Mt. Coe (3795 feet)


This description was written many years before my web project started. Since the 100 highest club only requires that you climb each peak "sometime during your lifetime" this description should still be valid. I have corrected some spelling and glaring grammatical errors, but otherwise I left this description just as I originally wrote it. I will include some modern comments in the text of the description below using italics. (Date transcribed: July 27, 1996)

August 11, 1984

Today Cathi [my first wife], and our friends Mary and John left Cathi's parents's camp about 8:00am EDT for Baxter State Park. The weather was cloudy and threated rain so we planned a climb of the smaller Mt. Coe rather than Katahdin.

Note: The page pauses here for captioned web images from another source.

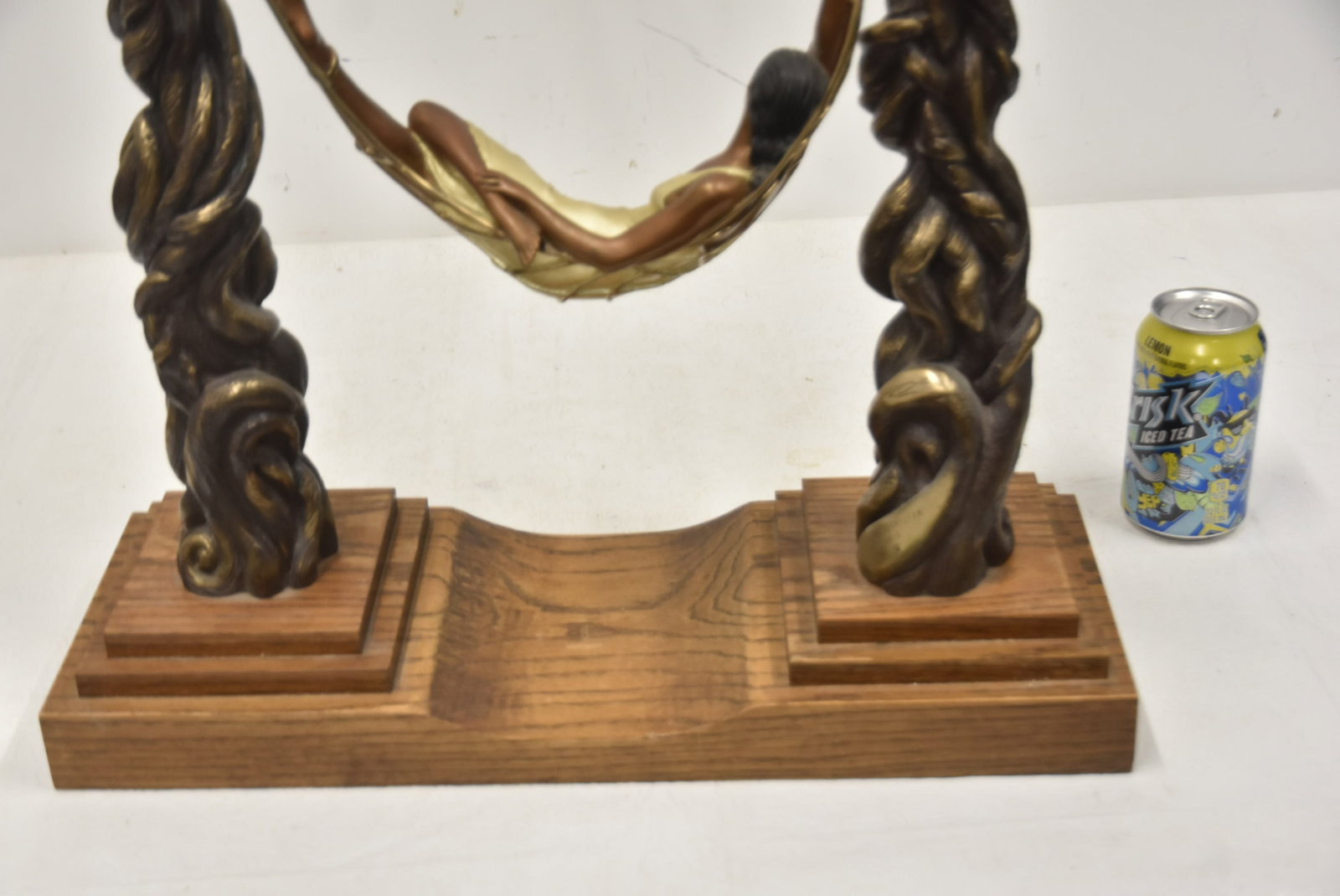 ERTE "SPIDER WEB" BRONZE - 14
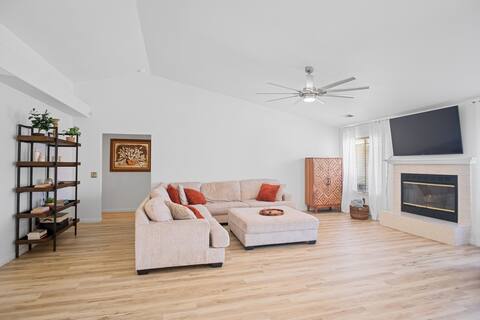 Casa Cardinal, close to UC Merced & Hospital *Pool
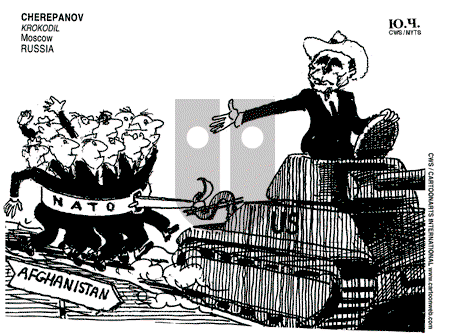 Views of the World on Monday October 15, 2007 Comic Strip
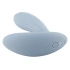 Rechargeable silicone wearable vibrator controlled with the Svakom Erica App [2]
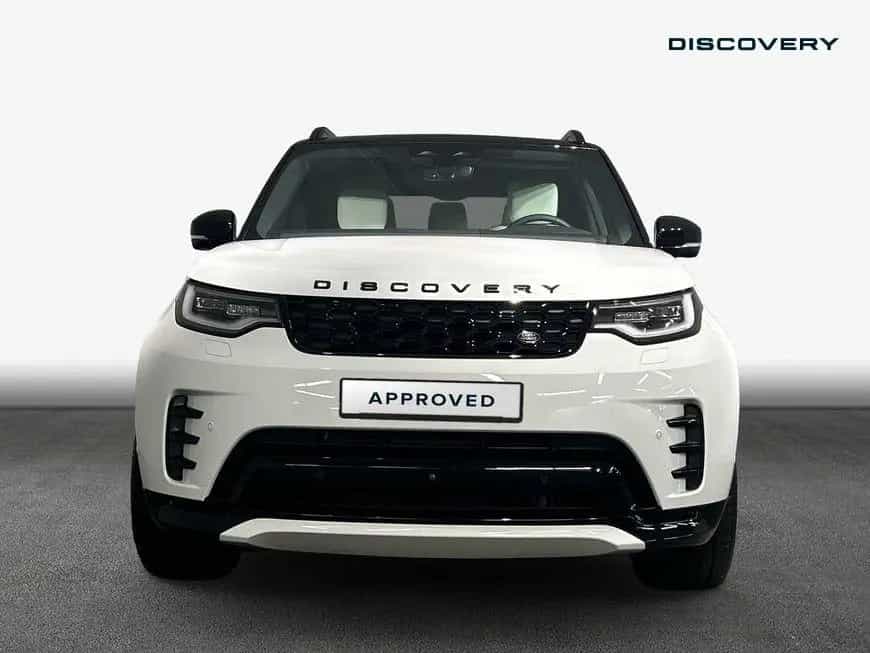 Land Rover Discovery D250 Dynamic SE 12/2024-photo-7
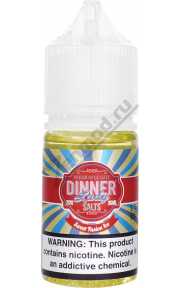 Dinner Lady Sweets SALT - Sweet Fusion ICE 30мл
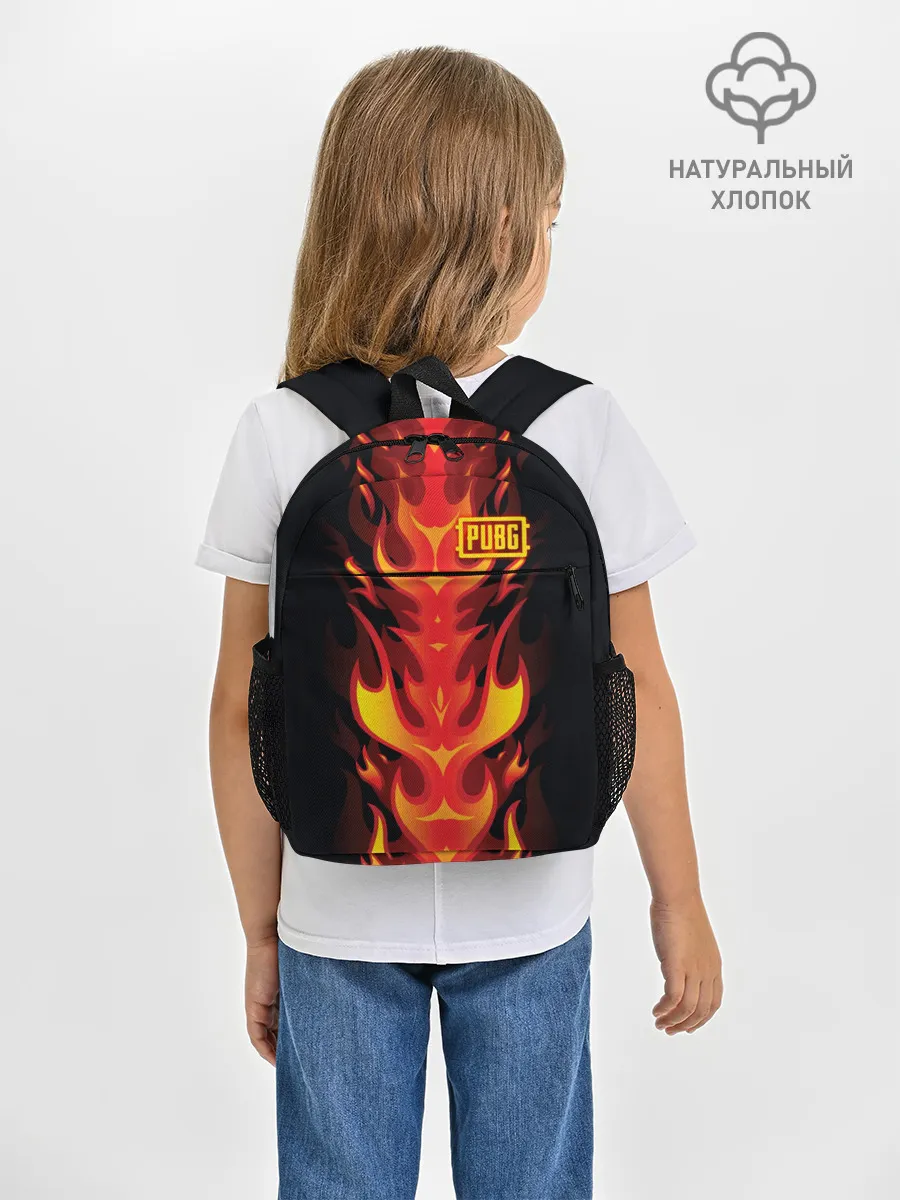Рюкзак детский / PUBG Fire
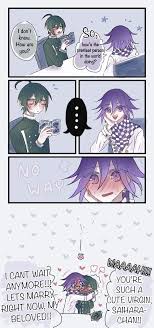 Maybe you would like to learn more about one of these? Saiouma Oumasai Comics Pictures Comic Pictures Danganronpa Funny Danganronpa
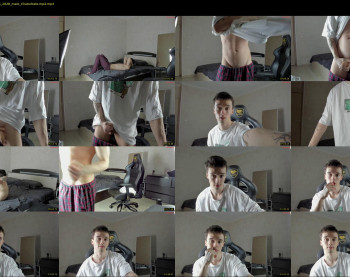 mason_warhol — 18 minute Chaturbate male cam show recording, 720p, Mar 19, 2025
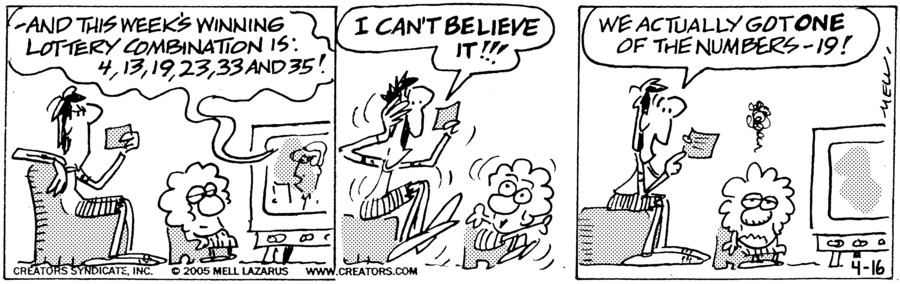 Momma for Apr 16, 2022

The trip along the park roads was longer and more tedious than usual. However, there were some interesting views of Doubletop Mountain. We began the ascent on the Marston Trail. It climbed steeply at first through a primarly fir forest. The trail was somewhat overgrown in areas where most of the trees had died. We later found out from the rangers at the gatehouse that the "dead zones" (which were clearly visable from the higher slopes as gray bands across the forest) were due to an insect infestation a few years earlier. [Actually, what we were looking at were probably "fir waves"—a normal killing of trees that occurs due to winds]

At about 1.3 miles we turned onto the Mt. Coe Trail. A few tenths of a mile later we crossed a small icy stream at which we paused for a break. On the way down the trail we paused here again to wade our feet in the water.

We followed the trail as it ascended alongside the stream. The stream was at the bottom of a rather unusual gulch. It was very open and sandy with numerous boulders strewn about. One got the impression of walking in a gravel pit. [The Mt. Coe Trail follows an old slide] There were many interesting views of Mt. O-J-I and Doubletop Mountain but our destination was in the clouds.

When the trail reached the headwaters of the stream, it began to ascend steeply over open slabs of rock. There was much loose gravel and tricky footing. Progress was slow over this region because Mary's right hand was in a cast and she couldn't support her entire weight on it.

When we reached the top of the open rock we entered the forest again. The trees were only eight feet high and yet the forest was not exceedingly thick. It would not have been too difficult to walk through that forest without a trail. The forest floor was thickly covered with mosses preventing sound from carrying far and giving the place an "indoor" feeling (as Cathi described it).

We shortly obtained the summit from where we saw: fog. The top was just barely clear. The "trees" had shrunk to only a foot or so and it was easy to see over them even while sitting. For a moment things did clear off enough to give us a fair view of North and South Brother and the Klondike. Katahdin itself was not visible.